Après l’Empire contre-attaque, l’épisode VI n’a qu’un véritable intérêt : conclure les retrouvailles père-fils et déterminer qui basculera du côté de l’autre, le tout motivé par la grande figure du mal tant évoquée mais si peu vue, l’Empereur. De ce point de vue, les échanges sont intéressants (bien que terriblement répétitifs sur le plan verbal, des phrases comme « tu sous-estimes le pouvoir du côté obscur de la Force » revenant toutes les cinq minutes) et le décor architectural final à la hauteur de celui qui clôturait l’épisode V.
Le retour tant attendu de Luke chez Yoda s’évente : en fait, ok, t’es prêt, j’en veux pour preuve ta sagesse devant les méchants chez Jabba, en posture de moine aussi crédible que dans une pub pour bière trappiste.
Le reste apporte certes une complémentarité, celle de la forêt par rapport au sable, à l’espace et à la neige des décors majeurs précédents. Le problème, c’est que les enjeux et les idées sont rigoureusement les mêmes : une scène déviante dans un bar avec danse et muppets (cf. IV), la nécessité de faire exploser la nouvelle Etoile de la Mort (cf. IV), et de bombarder pour cela une générateur qui protège au sol (cf. V, même si le générateur était ici au profit des rebelles).

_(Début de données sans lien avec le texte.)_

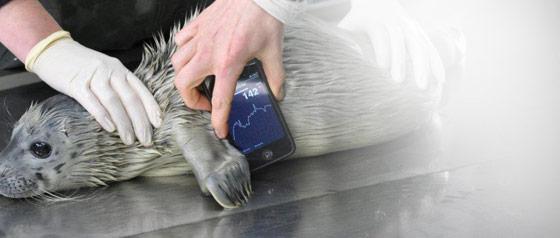 Veterinär-EKG-Monitor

Tout de même, soyons sérieux, ce n’est pas comme si les créateurs étaient tributaires d’une trame à adapter d’un roman à ne pas trop trahir : ils n’avaient pour seule limite que leur imagination.
L’évolution est à voir du côté du rythme, qui se densifie, comme l’atteste la double séquence en alternance entre la guerre en orbite et celle au sol, forêt et cosmos, qui fonctionne assez bien.
Ah oui, autre chose que je dois vous confesser : j’ai dû le voir en VF, à cause des enfants, toujours eux, je vous jure, c’est pas demain que je leur montrerai du Kurosawa à ces salopiots.
Et ça rend le jeu d’Harrisson Ford assez insupportable, en fait. Et de Leïa. (Luke, je crois qu’il est mauvais en VO aussi, et j’irai par revérifier de sitôt).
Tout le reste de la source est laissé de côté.